And Cy? I had a feeling his own interest in a polyamorous relationship had to do with the way his dad had walked out on his mom. He’d watched firsthand how a woman could be destroyed by an asshole spouse. When he was a kid, she’d worked two jobs to support them. They’d had to move from town and to the ranch to live with his grandparents to get by. It was probably the best thing to have that extra family around, too. Still, he could envision how a woman with two men would never have to work herself to death.
And, because I was a kinky fuck, I didn’t want to keep a woman to myself, which worked out perfectly. Not just any woman, but Hailey. I’d slept with women in the past to get off. Get in, get off, get out. They didn’t mean enough to remember more than their first names, and definitely not enough to share.
The only woman before Hailey who I’d truly cared about was Kit Lancaster. I’d popped her cherry—and my own at the same time, before I went into the military. I hadn’t even realized I’d wanted to share back then. Hell, all I’d been eager to do was to finally get my dick wet. That had been years ago. Another lifetime. Pre-PTSD. I’d seen Kit at Dolly’s Diner right after Erin’s death. She’d been staying with my sister at the time and had been in the house when Erin had been killed. She was caught in the whole mess just like Cy. But, I’d heard she was with Nix Knight and Donovan Nash now and it made me happy to know she had two good guys watching her back.
As for me, everything changed with Hailey. I changed. I wanted to show her off, let someone else see how incredible she was. How she melted at my touch, the way she looked when she climbed on my dick and took it for a wild ride. I wanted to see her like that, to watch as she gave herself to not just me, but to another man. Not just any man, but Cy.
I had no interest in him other than as a friend; Hailey kept my dick hard and satisfied, my balls emptied. I knew he’d be there for her. Commit to her completely because he wanted to prove to himself and the world he wasn’t like his dad. He’d be able to carry her burdens, because that woman had plenty. She might not have fought the fucking enemy in a far-off sandbox, but in her own way, she came face-to-face with death. Cheated it and survived.

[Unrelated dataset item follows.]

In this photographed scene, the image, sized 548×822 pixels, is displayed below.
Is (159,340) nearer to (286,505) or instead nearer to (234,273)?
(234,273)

I hadn’t known her last winter when she’d wiped out in that championship run. I didn’t follow ski racing, but after we met, I saw the footage online to learn what happened to her. Holy fuck, it had been horrible. It was amazing she wasn’t paralyzed. Or dead. To understand her debate about returning to the sport, how she was struggling to come to terms with her career, and ultimately her life. She’d been racing since she was a kid. Skiing was in her blood. It was all she knew. And now, it could all be over. What happened to her would haunt me, and if I had my way, I wouldn’t let her on a chair lift again.

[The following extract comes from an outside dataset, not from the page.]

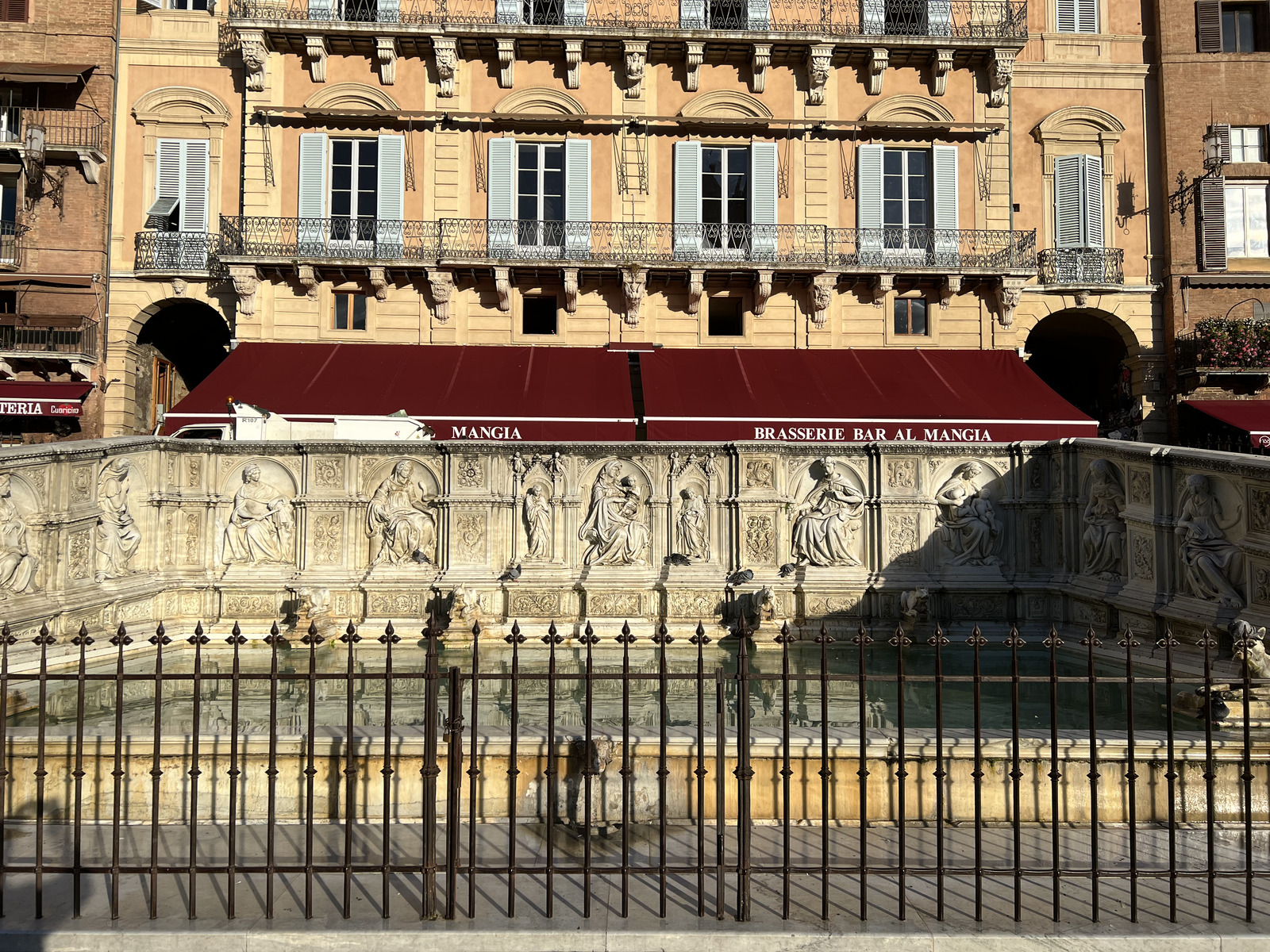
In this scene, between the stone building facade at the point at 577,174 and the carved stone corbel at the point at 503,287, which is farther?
the stone building facade at the point at 577,174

I was protective as fuck. I was happy to shelter her, to give her the little bubble she needed to figure her shit out.
Not only all that, but with what happened to Erin, it made me realize life was fucking short. Shit happened. Scary shit. Things we had no control over. Erin and I hadn’t been close. Never had. She took after our parents, enjoying all the Mills’ money; big house, fancy car, fancy clothes and lifestyle. Her little event planning business had been pure amusement to help fill her otherwise boring days. We barely talked and only saw each other for the big holidays.
Yet I was riddled with guilt over not being there for her, to protect her. I wondered if we’d been closer, if I’d know about her life, could I have saved her. Now, I’d never know. The fucking killer was still out there. One, once found, I was going to beat the shit out of. Only then could he rot in a ten by ten cell for the rest of his life.

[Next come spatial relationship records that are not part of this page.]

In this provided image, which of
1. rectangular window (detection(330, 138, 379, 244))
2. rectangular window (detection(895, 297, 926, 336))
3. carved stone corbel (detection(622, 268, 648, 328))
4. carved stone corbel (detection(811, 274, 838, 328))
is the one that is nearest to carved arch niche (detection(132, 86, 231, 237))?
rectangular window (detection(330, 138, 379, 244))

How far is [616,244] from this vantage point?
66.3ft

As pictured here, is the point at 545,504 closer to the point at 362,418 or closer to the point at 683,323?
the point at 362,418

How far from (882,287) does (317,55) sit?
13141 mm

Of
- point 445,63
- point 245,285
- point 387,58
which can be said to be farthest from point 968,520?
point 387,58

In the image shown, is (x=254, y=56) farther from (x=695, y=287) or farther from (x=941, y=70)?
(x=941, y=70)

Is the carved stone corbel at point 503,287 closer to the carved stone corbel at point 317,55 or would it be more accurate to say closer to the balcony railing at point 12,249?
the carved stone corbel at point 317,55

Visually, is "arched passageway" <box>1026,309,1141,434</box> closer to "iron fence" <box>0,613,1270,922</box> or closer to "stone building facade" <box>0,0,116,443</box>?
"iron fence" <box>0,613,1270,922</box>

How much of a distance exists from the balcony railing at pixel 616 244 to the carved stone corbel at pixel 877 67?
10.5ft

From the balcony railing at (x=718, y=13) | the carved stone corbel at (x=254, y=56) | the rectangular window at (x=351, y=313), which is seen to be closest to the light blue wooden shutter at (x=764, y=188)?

But I couldn’t dwell on that now. I couldn’t think of Erin, of how her life had ended. Or my parents and how this mess only made them even more fucked up. I had to trust Nix Knight and the other detective to find the killer.
I’d walked away from my family years ago, gone off to fucking war to escape their shit. I’d had counseling to work through every fucked-up portion of my head. I had something good now. I’d built a career out of helping others who struggled like I had, like I still did sometimes. I had Hailey. I was happy. Happier than I ever thought possible. I hadn’t told her how I felt, not if she were going to head back to training. She was struggling to decide what to do, to compete or quit, and I wouldn’t add any weight to that decision. I wouldn’t hold her back, no matter what we felt.
Since she might be heading out at any time for training, I wasn’t going to waste time playing games. And thank fuck, neither was she.
When we discovered we were both into a threesome—and not just for a few hours of fun—we didn’t wait. Hell, we didn’t wait for any kind of sex, and I warned her that Cy liked to be in charge in the bedroom even more intensely than I did. My dick hadn’t gone down since I first laid eyes on her, no matter how many times I sank into any one of her holes and filled it with cum.
This mutual desire was why we were in Cy’s living room now.
I wanted her. Needed her. I hoped to marry her. A ring and a piece of paper didn’t matter. I’d even said as much to Cy. But just me being with her wasn’t enough. Because we—me and Hailey—weren’t enough. I couldn’t let it be since I was so fucked up in the head. We needed Cy in on it because our happily ever after included him. We had to see how this would work. Long term? Hopefully, but for tonight, to start.
“Two dicks? Absolutely,” Hailey said, replying to Cy’s question.
My dick swelled at that one word. Her consent in letting both of us have her.
She’d told me she wanted it. Had shown up at Cy’s ranch on her own. Had confronted him when he was cranky as fuck.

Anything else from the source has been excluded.